С годами искусство Горовица менялось. Артист гастролировал в России, уже перешагнув свой восьмидесятилетний рубеж. И вместе с тем многое в его игре осталось прежним. Не потускнело его удивительное пианистическое мастерство — пальцевая техника в сонатах Скарлатти, пьесах Рахманинова, этюде «Искорки» Мошковского, легкость октав и двойных нот в шопеновском полонезе. При этом нетерпеливая властность, покоряющая мощь его былых концертных дерзаний отошли в прошлое. «Кажется, что музыка юных романтических гениев меняет свой возраст: она становится задумчивой, тихой, бесконечно участливой — становится отеческой речью», — писал рецензент о ленинградском концерте Горовица.
Горовиц был, прежде всего, концертирующим артистом, педагогикой он занимался сравнительно немного. Но и в этой области он оставил свой след: среди его учеников известные музыканты Б. Джайнис, Г. Графман и Р. Турини.
В последний раз Горовиц гастролировал в Европе в 1987 году. Одновременно пианист продолжал записываться в студии. Последняя пластинка Горовица вышла незадолго до его смерти.
Умер Горовиц 5 ноября 1989 года в Нью-Йорке и был похоронен в Милане в фамильном склепе Тосканини.
ЛЕВ НИКОЛАЕВИЧ ОБОРИН
/1907-1973/
Б.Я. Землянский пишет: «О его игре можно много написать. Пианист высочайшего класса. Совершенство исполнения. Предельное мастерство. Могучий музыкальный интеллект. Богатая звуковая палитра остается всегда в пределах изящного и прекрасного. Пластичность игры поразительна, звуковая ткань ясная. Динамика и энергия никогда не приходили в противоречие с чистотой и законченностью формы.

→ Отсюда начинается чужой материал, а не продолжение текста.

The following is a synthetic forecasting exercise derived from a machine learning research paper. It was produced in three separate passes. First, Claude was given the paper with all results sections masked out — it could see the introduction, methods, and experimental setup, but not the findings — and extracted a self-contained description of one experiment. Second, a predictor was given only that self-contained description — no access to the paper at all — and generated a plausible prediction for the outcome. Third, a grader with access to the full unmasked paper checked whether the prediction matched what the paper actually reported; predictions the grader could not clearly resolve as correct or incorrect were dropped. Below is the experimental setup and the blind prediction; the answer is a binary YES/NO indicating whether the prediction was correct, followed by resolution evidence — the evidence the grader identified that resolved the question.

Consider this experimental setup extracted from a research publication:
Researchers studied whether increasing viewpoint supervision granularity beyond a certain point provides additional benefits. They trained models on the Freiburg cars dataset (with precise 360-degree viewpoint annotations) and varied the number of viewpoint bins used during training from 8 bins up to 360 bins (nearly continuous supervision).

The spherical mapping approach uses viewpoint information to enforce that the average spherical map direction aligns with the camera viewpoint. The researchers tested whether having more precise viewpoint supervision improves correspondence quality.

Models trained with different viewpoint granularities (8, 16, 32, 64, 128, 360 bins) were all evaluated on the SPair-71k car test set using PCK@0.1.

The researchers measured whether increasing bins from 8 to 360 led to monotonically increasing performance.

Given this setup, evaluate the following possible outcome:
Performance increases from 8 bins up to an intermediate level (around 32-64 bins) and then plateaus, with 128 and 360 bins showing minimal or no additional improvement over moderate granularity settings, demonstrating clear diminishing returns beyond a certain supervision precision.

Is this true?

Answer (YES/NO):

Игра поражала своей рассчитанностью, доходившей до мельчайших, едва уловимых деталей, в ней все было взвешено. Техника безупречна, чему немало способствовало самое устройство его рук, будто нарочно приспособленных к фортепианной игре.
Широкая, пухлая, мягкая рука. Воздушное, прозрачное pianissimo, множество тембров. Кантилена под его пальцами выходила пластичною и певучею. Самое tempo rubato было едва уловимо — так искусно оно делалось, оно было естественно и необходимо. Piano и forte имели у него различные тембры. Легко различались тембры оркестровых инструментов, иногда слышался целый оркестр. Педалью пользовался много и рассчитанно… Музыкант колоссальной художественной культуры…»
Лев Николаевич Оборин родился 11 сентября 1907 года. Он вырос в не чуждой музыке московской семье видного железнодорожного инженера Николая Николаевича Оборина.
«Мой отец страстно любил музыку, и хотя, будучи инженером путей сообщений, вынужден был кочевать с места на место, всегда старался раздобыть фортепиано и собрать любителей для музицирования, — говорил Оборин в одном из интервью. — Я начал обучаться фортепианной игре в девятилетнем возрасте и вполне успел и технику развить и репертуар накопить. В раннем возрасте еще трудно определить музыкальные перспективы ребенка. Природа музыкальных способностей капризна: Дмитрий Шостакович до девяти лет никакого тяготения к музыкальным занятиям не обнаруживал».